Please edit the listing below by changing every "Render at" to "Draw at" and keeping everything else the same.

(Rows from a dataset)

----------

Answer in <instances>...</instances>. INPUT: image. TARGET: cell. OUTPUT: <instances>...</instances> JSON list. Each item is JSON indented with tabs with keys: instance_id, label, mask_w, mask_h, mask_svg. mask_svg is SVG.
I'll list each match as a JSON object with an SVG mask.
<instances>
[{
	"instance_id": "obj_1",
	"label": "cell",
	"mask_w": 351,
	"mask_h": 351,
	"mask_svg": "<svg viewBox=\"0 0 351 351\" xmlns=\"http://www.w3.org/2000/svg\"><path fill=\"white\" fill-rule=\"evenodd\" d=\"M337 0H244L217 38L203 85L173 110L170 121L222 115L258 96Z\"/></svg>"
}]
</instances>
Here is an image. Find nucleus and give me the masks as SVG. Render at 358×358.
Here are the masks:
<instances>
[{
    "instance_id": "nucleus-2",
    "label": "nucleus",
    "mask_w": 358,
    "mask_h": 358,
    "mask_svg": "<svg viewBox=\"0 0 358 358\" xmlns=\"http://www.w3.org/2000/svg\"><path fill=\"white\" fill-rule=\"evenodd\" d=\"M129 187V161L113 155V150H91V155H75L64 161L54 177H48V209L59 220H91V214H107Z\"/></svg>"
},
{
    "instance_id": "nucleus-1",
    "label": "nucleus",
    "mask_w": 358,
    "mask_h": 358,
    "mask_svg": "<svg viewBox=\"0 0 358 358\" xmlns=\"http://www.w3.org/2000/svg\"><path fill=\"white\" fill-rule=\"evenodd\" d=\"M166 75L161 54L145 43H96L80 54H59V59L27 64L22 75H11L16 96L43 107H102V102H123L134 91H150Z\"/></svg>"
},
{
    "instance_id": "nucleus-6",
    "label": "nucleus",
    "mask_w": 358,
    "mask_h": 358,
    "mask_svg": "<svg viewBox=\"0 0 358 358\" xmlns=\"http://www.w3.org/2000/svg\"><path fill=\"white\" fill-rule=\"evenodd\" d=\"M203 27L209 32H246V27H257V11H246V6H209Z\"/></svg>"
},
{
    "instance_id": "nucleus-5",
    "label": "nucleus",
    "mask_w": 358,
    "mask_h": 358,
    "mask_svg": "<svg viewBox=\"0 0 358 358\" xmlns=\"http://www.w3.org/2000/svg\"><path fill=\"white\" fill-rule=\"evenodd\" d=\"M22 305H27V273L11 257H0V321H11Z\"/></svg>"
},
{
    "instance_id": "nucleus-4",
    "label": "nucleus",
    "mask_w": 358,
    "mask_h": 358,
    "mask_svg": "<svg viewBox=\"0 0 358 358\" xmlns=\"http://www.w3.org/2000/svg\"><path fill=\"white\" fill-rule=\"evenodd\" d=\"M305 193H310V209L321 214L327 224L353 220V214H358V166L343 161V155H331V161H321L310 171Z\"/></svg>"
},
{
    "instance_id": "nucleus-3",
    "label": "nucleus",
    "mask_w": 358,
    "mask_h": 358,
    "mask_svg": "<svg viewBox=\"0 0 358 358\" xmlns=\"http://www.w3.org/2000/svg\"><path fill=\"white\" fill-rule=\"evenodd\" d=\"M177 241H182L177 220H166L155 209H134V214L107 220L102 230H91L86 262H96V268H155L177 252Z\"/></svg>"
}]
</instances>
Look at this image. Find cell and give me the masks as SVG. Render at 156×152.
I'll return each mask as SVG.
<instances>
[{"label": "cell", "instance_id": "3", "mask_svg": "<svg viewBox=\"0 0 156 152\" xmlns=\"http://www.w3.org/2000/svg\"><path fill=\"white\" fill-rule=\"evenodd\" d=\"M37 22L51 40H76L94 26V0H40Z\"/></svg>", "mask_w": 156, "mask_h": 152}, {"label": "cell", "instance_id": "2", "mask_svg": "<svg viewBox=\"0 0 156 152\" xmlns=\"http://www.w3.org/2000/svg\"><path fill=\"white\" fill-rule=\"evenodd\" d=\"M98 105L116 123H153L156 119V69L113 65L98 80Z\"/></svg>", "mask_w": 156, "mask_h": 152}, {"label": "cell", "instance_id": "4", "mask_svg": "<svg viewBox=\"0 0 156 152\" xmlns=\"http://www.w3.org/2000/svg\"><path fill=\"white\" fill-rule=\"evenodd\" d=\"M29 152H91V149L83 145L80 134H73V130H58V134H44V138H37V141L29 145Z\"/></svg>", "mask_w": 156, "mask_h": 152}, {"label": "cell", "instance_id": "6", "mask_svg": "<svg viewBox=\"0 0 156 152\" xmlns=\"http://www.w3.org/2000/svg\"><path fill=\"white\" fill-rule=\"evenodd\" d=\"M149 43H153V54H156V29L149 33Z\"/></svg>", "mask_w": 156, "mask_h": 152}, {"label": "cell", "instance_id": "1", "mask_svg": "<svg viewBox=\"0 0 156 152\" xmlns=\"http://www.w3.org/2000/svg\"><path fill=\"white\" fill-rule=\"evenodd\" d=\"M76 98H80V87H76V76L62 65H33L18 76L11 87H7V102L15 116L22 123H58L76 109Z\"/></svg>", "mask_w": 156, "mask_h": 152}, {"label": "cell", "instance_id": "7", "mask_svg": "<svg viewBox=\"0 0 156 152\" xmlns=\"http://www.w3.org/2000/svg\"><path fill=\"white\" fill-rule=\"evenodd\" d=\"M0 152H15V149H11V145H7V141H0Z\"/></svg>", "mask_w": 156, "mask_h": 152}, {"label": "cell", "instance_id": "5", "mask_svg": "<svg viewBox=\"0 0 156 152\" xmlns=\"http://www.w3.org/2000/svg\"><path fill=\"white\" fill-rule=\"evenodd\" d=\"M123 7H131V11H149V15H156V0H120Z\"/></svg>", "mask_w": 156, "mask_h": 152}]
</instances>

----------

**Response to the task:**
Answer in <instances>...</instances>. INPUT: image. TARGET: cell. OUTPUT: <instances>...</instances> JSON list. Each item is JSON indented with tabs with keys: instance_id, label, mask_w, mask_h, mask_svg. mask_svg is SVG.
I'll list each match as a JSON object with an SVG mask.
<instances>
[{
	"instance_id": "obj_1",
	"label": "cell",
	"mask_w": 351,
	"mask_h": 351,
	"mask_svg": "<svg viewBox=\"0 0 351 351\" xmlns=\"http://www.w3.org/2000/svg\"><path fill=\"white\" fill-rule=\"evenodd\" d=\"M337 0H244L217 38L203 85L173 110L170 121L222 115L258 96Z\"/></svg>"
}]
</instances>
Here is an image. Find nucleus and give me the masks as SVG. Draw at 358×358.
Here are the masks:
<instances>
[{
    "instance_id": "nucleus-2",
    "label": "nucleus",
    "mask_w": 358,
    "mask_h": 358,
    "mask_svg": "<svg viewBox=\"0 0 358 358\" xmlns=\"http://www.w3.org/2000/svg\"><path fill=\"white\" fill-rule=\"evenodd\" d=\"M129 187V161L113 155V150H91V155H75L64 161L54 177H48V209L59 220H91V214H107Z\"/></svg>"
},
{
    "instance_id": "nucleus-1",
    "label": "nucleus",
    "mask_w": 358,
    "mask_h": 358,
    "mask_svg": "<svg viewBox=\"0 0 358 358\" xmlns=\"http://www.w3.org/2000/svg\"><path fill=\"white\" fill-rule=\"evenodd\" d=\"M166 75L161 54L145 43H96L80 54H59V59L27 64L22 75H11L16 96L43 107H102V102H123L134 91H150Z\"/></svg>"
},
{
    "instance_id": "nucleus-6",
    "label": "nucleus",
    "mask_w": 358,
    "mask_h": 358,
    "mask_svg": "<svg viewBox=\"0 0 358 358\" xmlns=\"http://www.w3.org/2000/svg\"><path fill=\"white\" fill-rule=\"evenodd\" d=\"M203 27L209 32H246V27H257V11H246V6H209Z\"/></svg>"
},
{
    "instance_id": "nucleus-5",
    "label": "nucleus",
    "mask_w": 358,
    "mask_h": 358,
    "mask_svg": "<svg viewBox=\"0 0 358 358\" xmlns=\"http://www.w3.org/2000/svg\"><path fill=\"white\" fill-rule=\"evenodd\" d=\"M22 305H27V273L11 257H0V321H11Z\"/></svg>"
},
{
    "instance_id": "nucleus-4",
    "label": "nucleus",
    "mask_w": 358,
    "mask_h": 358,
    "mask_svg": "<svg viewBox=\"0 0 358 358\" xmlns=\"http://www.w3.org/2000/svg\"><path fill=\"white\" fill-rule=\"evenodd\" d=\"M305 193H310V209L321 214L327 224L353 220V214H358V166L343 161V155H331V161H321L310 171Z\"/></svg>"
},
{
    "instance_id": "nucleus-3",
    "label": "nucleus",
    "mask_w": 358,
    "mask_h": 358,
    "mask_svg": "<svg viewBox=\"0 0 358 358\" xmlns=\"http://www.w3.org/2000/svg\"><path fill=\"white\" fill-rule=\"evenodd\" d=\"M177 241H182L177 220H166L155 209H134V214L107 220L102 230H91L86 262H96V268H155L177 252Z\"/></svg>"
}]
</instances>
Look at this image. Find cell and give me the masks as SVG. Draw at 156×152.
I'll return each mask as SVG.
<instances>
[{"label": "cell", "instance_id": "3", "mask_svg": "<svg viewBox=\"0 0 156 152\" xmlns=\"http://www.w3.org/2000/svg\"><path fill=\"white\" fill-rule=\"evenodd\" d=\"M37 22L51 40H76L94 26V0H40Z\"/></svg>", "mask_w": 156, "mask_h": 152}, {"label": "cell", "instance_id": "2", "mask_svg": "<svg viewBox=\"0 0 156 152\" xmlns=\"http://www.w3.org/2000/svg\"><path fill=\"white\" fill-rule=\"evenodd\" d=\"M98 105L116 123H153L156 119V69L113 65L98 80Z\"/></svg>", "mask_w": 156, "mask_h": 152}, {"label": "cell", "instance_id": "4", "mask_svg": "<svg viewBox=\"0 0 156 152\" xmlns=\"http://www.w3.org/2000/svg\"><path fill=\"white\" fill-rule=\"evenodd\" d=\"M29 152H91V149L83 145L80 134H73V130H58V134H44V138H37V141L29 145Z\"/></svg>", "mask_w": 156, "mask_h": 152}, {"label": "cell", "instance_id": "6", "mask_svg": "<svg viewBox=\"0 0 156 152\" xmlns=\"http://www.w3.org/2000/svg\"><path fill=\"white\" fill-rule=\"evenodd\" d=\"M149 43H153V54H156V29L149 33Z\"/></svg>", "mask_w": 156, "mask_h": 152}, {"label": "cell", "instance_id": "1", "mask_svg": "<svg viewBox=\"0 0 156 152\" xmlns=\"http://www.w3.org/2000/svg\"><path fill=\"white\" fill-rule=\"evenodd\" d=\"M76 98H80V87H76V76L62 65H33L18 76L11 87H7V102L15 116L22 123H58L76 109Z\"/></svg>", "mask_w": 156, "mask_h": 152}, {"label": "cell", "instance_id": "7", "mask_svg": "<svg viewBox=\"0 0 156 152\" xmlns=\"http://www.w3.org/2000/svg\"><path fill=\"white\" fill-rule=\"evenodd\" d=\"M0 152H15V149H11V145H7V141H0Z\"/></svg>", "mask_w": 156, "mask_h": 152}, {"label": "cell", "instance_id": "5", "mask_svg": "<svg viewBox=\"0 0 156 152\" xmlns=\"http://www.w3.org/2000/svg\"><path fill=\"white\" fill-rule=\"evenodd\" d=\"M123 7H131V11H149V15H156V0H120Z\"/></svg>", "mask_w": 156, "mask_h": 152}]
</instances>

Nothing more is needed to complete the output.